DIRECTIVE:
Locate every line in the rows that contains the word "other", and copy each of those lines in full.

EXERCISE INPUTS:
* * * * * * *
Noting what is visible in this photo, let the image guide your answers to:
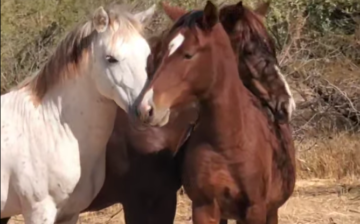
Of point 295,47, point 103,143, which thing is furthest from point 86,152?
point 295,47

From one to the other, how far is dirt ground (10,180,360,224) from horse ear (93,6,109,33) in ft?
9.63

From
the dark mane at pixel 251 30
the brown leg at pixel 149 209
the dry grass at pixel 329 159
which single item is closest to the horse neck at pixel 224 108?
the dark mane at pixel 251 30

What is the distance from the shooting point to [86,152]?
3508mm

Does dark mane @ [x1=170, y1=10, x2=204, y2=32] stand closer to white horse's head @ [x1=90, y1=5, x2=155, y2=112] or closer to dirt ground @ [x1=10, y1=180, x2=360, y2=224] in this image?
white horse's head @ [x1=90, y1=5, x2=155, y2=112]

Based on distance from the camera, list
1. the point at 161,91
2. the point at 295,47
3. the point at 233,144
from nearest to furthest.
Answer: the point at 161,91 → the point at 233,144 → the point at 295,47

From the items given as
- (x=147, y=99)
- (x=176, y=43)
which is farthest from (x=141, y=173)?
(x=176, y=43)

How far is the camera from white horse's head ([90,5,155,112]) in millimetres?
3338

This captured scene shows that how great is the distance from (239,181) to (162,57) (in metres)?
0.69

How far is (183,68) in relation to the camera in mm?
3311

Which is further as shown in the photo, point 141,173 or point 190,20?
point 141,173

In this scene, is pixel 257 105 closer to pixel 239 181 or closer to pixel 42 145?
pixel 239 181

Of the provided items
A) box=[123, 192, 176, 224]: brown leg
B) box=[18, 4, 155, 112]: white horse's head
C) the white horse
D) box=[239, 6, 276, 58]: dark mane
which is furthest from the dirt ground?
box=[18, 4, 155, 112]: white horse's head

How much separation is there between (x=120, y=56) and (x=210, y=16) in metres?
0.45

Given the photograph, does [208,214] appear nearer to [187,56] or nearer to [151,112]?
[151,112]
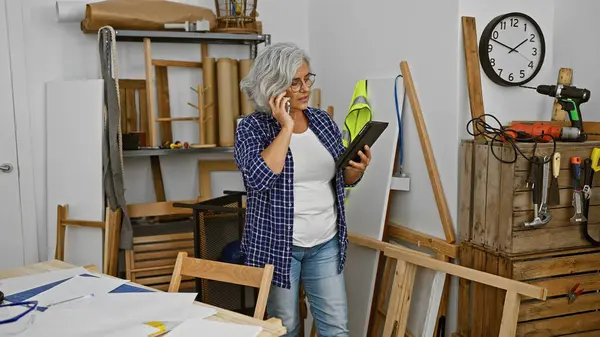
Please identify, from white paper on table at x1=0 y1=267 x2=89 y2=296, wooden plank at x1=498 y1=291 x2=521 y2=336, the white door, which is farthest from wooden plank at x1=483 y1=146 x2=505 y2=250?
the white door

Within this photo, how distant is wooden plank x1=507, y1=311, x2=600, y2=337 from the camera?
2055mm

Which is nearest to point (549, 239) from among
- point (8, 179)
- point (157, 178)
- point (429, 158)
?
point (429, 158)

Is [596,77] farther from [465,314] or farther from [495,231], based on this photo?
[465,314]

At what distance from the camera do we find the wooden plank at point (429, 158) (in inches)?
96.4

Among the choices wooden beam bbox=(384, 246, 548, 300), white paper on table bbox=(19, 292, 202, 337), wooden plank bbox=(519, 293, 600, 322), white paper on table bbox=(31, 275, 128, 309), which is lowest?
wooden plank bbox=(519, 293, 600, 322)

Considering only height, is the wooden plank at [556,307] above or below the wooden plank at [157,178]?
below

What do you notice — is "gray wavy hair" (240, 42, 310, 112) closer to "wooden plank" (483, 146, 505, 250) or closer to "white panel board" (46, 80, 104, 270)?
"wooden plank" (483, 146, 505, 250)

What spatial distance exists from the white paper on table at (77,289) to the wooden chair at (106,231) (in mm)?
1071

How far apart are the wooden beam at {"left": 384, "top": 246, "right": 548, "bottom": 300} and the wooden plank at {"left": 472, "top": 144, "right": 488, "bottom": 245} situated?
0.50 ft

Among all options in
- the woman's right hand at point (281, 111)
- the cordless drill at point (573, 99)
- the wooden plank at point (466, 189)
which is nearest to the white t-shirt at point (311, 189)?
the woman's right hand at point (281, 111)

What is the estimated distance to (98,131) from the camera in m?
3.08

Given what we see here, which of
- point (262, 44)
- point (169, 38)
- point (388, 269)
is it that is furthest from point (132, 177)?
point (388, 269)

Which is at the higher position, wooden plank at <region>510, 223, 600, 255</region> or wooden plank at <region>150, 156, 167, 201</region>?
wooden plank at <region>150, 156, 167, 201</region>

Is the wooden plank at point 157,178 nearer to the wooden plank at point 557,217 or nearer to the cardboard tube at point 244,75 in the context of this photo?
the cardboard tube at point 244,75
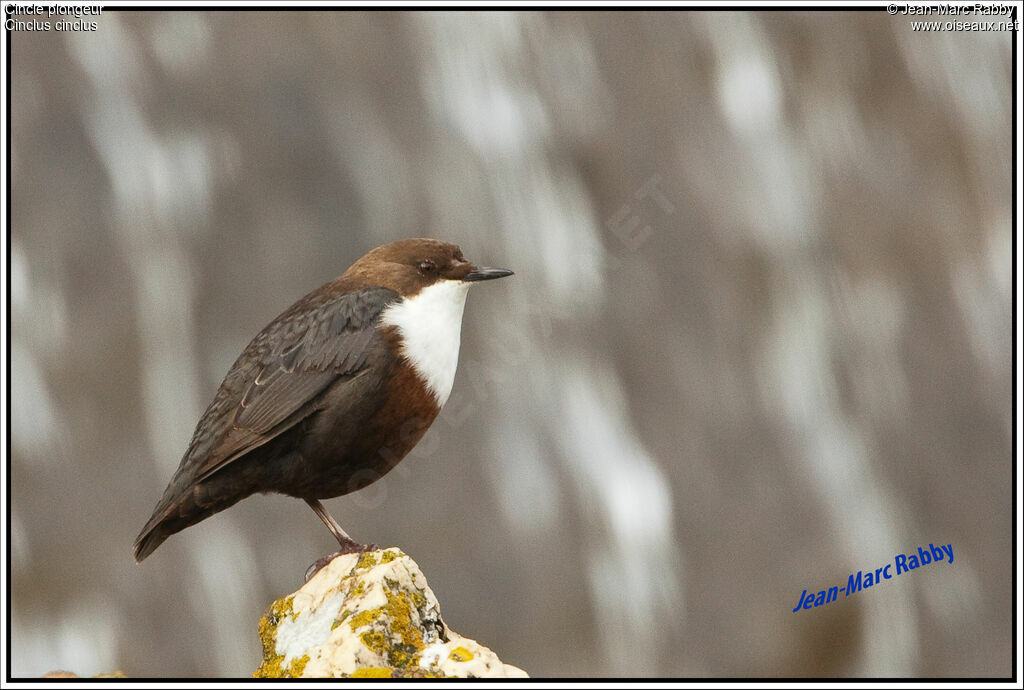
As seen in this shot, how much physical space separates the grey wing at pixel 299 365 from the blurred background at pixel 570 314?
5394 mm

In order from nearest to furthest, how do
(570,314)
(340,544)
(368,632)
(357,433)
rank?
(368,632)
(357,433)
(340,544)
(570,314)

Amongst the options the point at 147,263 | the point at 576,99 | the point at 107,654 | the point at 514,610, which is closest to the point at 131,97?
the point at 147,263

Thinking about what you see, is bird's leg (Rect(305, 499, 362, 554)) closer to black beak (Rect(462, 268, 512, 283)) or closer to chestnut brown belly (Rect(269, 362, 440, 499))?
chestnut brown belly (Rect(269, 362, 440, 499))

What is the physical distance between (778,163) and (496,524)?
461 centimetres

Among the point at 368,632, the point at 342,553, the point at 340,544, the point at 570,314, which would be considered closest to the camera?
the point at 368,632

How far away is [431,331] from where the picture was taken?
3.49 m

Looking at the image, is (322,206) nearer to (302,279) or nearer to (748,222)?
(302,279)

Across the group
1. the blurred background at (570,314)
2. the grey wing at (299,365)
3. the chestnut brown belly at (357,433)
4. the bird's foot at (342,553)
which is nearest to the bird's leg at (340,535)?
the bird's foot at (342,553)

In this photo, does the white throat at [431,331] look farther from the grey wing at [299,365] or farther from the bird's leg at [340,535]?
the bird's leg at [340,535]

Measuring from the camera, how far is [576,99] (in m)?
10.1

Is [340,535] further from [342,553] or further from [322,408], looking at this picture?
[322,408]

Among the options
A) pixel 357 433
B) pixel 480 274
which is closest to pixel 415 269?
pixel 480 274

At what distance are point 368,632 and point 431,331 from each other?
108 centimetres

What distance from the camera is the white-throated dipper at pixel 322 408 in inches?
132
* * * * * * *
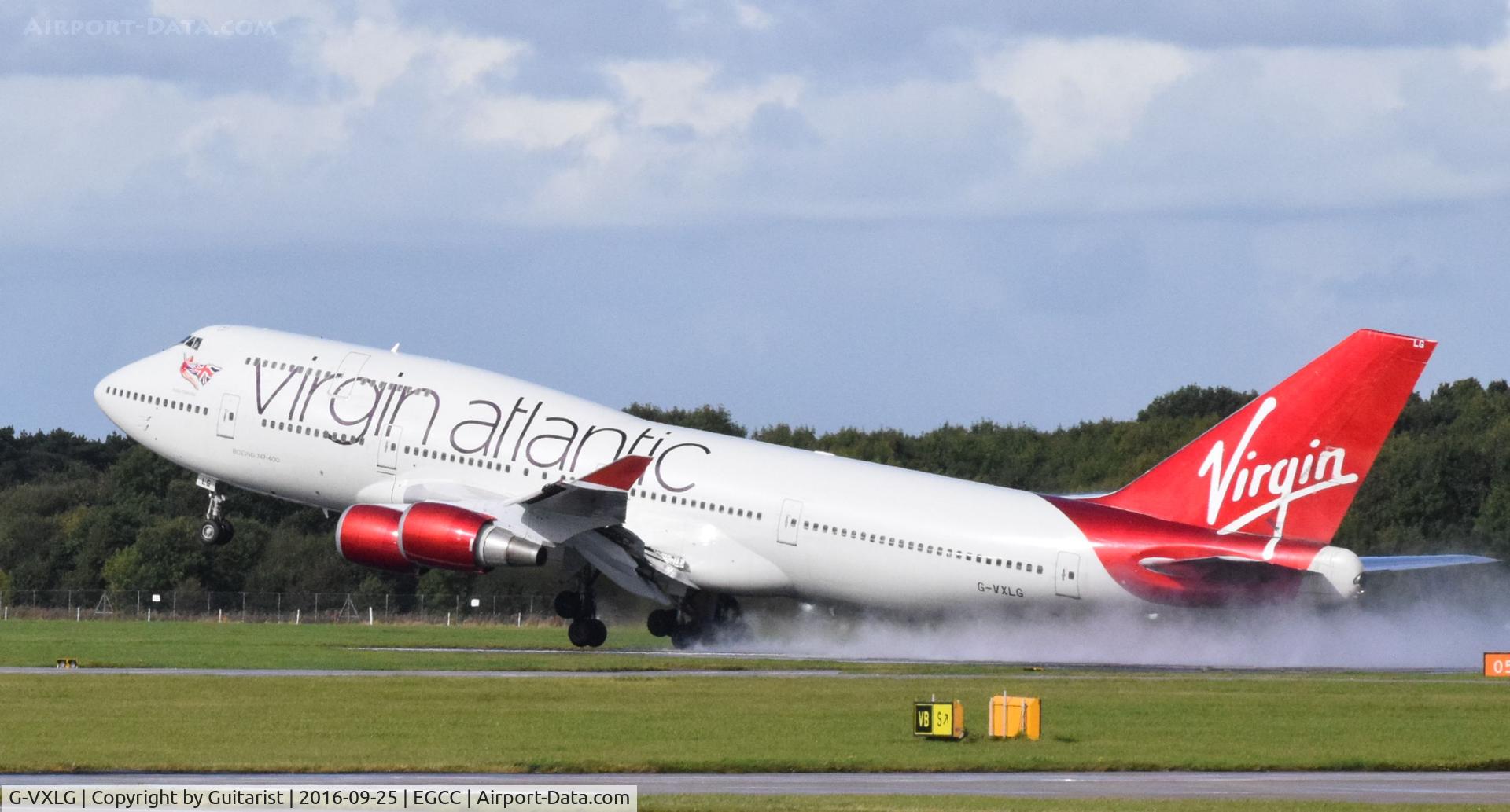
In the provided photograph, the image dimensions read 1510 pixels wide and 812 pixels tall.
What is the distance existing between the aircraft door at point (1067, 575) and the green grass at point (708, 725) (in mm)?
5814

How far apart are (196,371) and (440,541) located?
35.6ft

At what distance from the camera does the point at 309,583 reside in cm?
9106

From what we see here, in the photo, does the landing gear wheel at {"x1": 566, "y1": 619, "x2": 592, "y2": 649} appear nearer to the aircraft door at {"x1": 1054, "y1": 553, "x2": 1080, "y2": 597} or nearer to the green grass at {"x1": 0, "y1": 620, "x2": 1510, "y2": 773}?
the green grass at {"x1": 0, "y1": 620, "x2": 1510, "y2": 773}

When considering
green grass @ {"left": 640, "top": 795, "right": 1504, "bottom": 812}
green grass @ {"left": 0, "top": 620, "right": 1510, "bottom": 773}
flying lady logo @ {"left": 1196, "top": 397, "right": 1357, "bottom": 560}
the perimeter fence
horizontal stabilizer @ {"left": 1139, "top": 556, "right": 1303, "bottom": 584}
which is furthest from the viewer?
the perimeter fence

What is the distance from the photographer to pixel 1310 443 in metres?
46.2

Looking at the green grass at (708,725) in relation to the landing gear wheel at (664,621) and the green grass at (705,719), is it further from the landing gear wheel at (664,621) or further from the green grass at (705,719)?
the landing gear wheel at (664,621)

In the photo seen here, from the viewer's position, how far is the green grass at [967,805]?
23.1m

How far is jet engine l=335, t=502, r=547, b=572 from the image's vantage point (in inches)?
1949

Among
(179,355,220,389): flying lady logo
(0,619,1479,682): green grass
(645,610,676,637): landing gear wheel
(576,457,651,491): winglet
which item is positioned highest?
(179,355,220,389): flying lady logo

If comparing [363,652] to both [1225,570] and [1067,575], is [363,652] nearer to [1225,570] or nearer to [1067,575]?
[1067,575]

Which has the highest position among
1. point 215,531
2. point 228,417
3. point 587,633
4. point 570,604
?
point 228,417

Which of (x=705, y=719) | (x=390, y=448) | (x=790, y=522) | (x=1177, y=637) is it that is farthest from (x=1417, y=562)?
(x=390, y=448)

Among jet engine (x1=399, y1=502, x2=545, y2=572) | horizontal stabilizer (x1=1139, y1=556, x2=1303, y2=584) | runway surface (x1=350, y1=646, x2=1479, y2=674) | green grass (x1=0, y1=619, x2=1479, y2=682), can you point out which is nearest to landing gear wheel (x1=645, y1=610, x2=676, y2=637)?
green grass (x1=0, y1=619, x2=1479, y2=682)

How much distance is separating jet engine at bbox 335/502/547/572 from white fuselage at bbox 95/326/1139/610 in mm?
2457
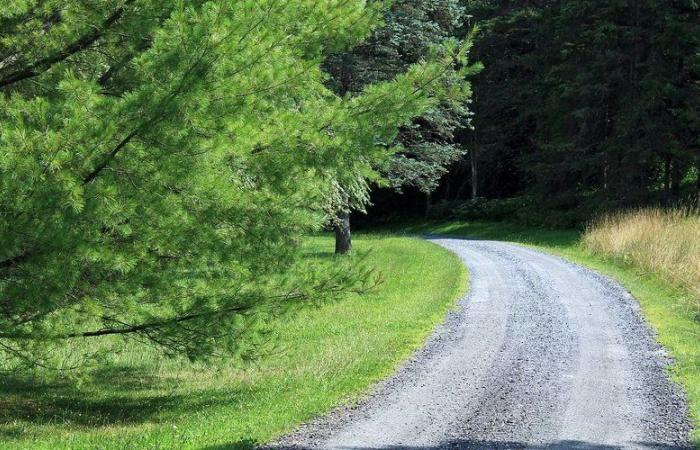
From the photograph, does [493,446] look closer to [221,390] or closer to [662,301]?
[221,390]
* * * * * * *
PROBLEM SOLUTION:
From one to the other, how far is dirt ground (10,180,360,224) from horse ear (93,6,109,33) in ft?
At what distance are point 368,632 and point 431,331 from each other?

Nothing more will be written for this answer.